When he still lived in Milwaukee, Lynch was a once a roommate of Chandek’s, and his composition honors the open-door crib that Chandek maintained in Riverwest for backroom jamming and music listening during the 1980s and early ’90s. This was when Lynch, Chandek, and the pianist on this album, David Hazeltine, were among a generation of musicians coming of age during a Renaissance for jazz in Milwaukee. I delve into this story in my forthcoming book Voices in the River: The Jazz Message to Democracy.
Lynch’s composition is a superb historical signifier of that era. He actually wrote it for Art Blakey and the Jazz Messengers, the legendary jazz ensemble for which he played trumpet in its final edition. “Chandek’s Den” was recorded on Blakey’s album Chippin’ In, but this is a recording by Lynch’s own quintet on his 1989 album Backroom Blues, and the album title itself evokes that informal scene of creative ferment and dialogue.
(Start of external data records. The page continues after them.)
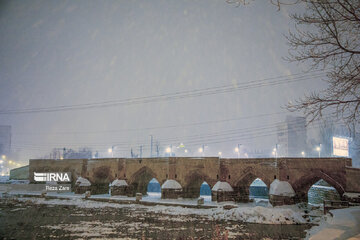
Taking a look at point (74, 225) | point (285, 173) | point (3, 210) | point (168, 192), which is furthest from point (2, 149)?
point (285, 173)

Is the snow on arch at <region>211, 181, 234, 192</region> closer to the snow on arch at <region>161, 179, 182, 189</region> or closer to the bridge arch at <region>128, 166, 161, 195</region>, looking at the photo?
the snow on arch at <region>161, 179, 182, 189</region>

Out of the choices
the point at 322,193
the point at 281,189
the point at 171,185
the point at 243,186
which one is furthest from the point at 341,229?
the point at 322,193

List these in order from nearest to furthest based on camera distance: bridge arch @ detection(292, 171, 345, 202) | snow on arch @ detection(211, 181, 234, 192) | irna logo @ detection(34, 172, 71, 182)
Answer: bridge arch @ detection(292, 171, 345, 202), snow on arch @ detection(211, 181, 234, 192), irna logo @ detection(34, 172, 71, 182)

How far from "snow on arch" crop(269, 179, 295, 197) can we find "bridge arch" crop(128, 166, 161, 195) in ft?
41.0

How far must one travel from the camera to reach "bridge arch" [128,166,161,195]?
98.2 feet

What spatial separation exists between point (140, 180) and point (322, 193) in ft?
64.4

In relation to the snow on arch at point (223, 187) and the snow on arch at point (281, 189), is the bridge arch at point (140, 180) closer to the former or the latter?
the snow on arch at point (223, 187)

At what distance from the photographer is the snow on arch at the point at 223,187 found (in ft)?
79.7

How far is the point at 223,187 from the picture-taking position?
24.4 meters

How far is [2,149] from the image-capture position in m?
71.8

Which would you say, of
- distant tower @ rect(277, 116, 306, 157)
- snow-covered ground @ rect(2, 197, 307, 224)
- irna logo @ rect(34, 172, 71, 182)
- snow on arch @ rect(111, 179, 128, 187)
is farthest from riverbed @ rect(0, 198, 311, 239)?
distant tower @ rect(277, 116, 306, 157)

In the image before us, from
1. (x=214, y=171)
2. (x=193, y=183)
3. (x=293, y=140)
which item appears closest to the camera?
(x=214, y=171)

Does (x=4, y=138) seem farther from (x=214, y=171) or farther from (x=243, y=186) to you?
(x=243, y=186)

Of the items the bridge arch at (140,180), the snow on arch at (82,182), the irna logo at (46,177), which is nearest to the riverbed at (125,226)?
the bridge arch at (140,180)
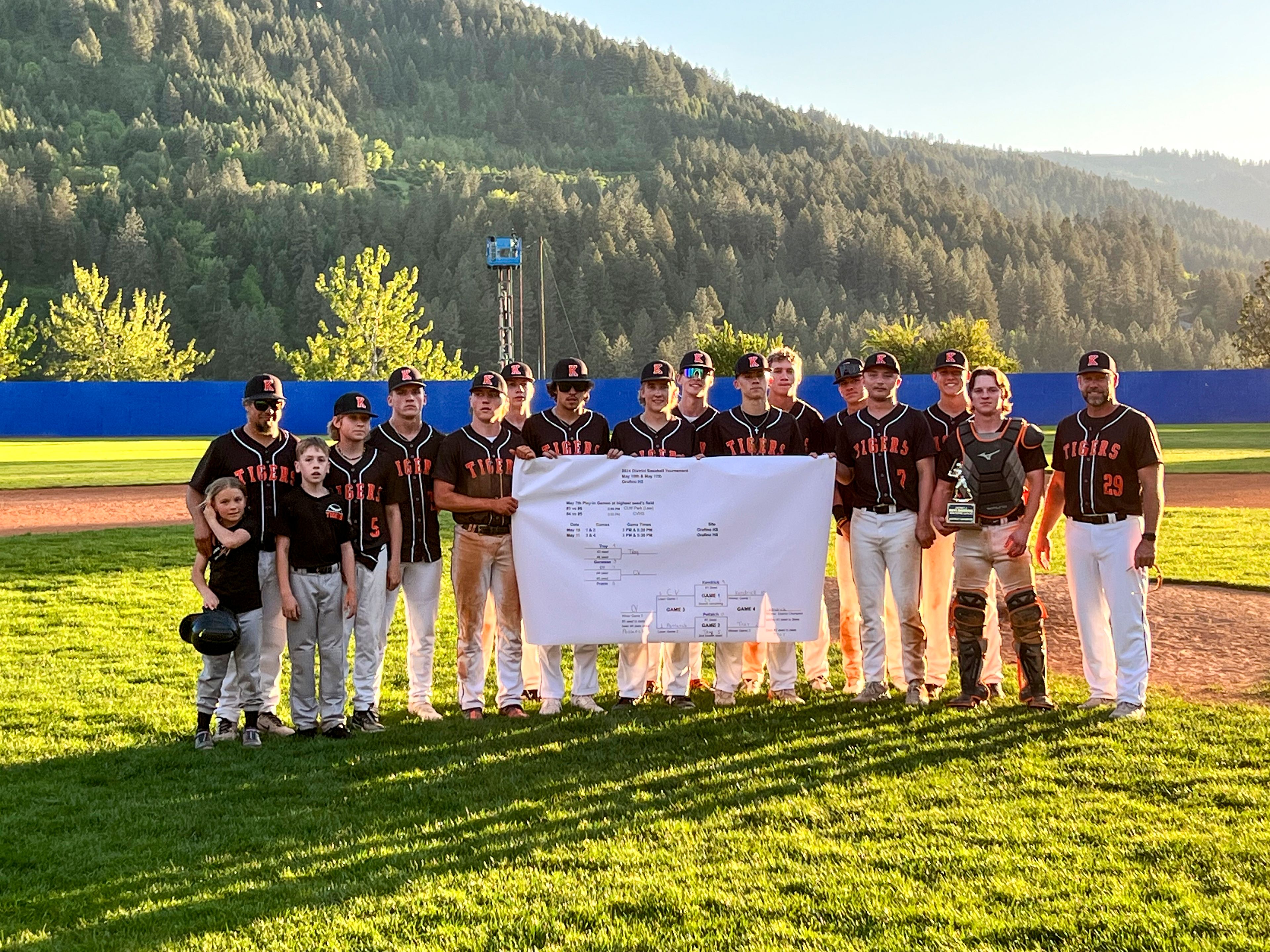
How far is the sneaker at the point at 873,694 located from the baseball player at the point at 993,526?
437 millimetres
The tune is characteristic of Lynch’s writing, with a sinuous, tricky, 16-bar theme in a propulsively swinging but easy blues mode, the sort of groove you might hear at a classic straight-ahead jam session, say, at Chandek’s Den. Though the extended theme is played in tight harmony, it has a give-and-take feel, resembling players in musical conversation. The soloing sections are highlighted by Milwaukee-native Hazeltine’s piano solo, which has a nimble, “leapin’ and lopin’ ” quality, reminiscent of the great post-bop pianist Sonny Clark.
The saxophonist is Javon Jackson, the bassist is Peter Washington and the drummer is the great Lewis Nash.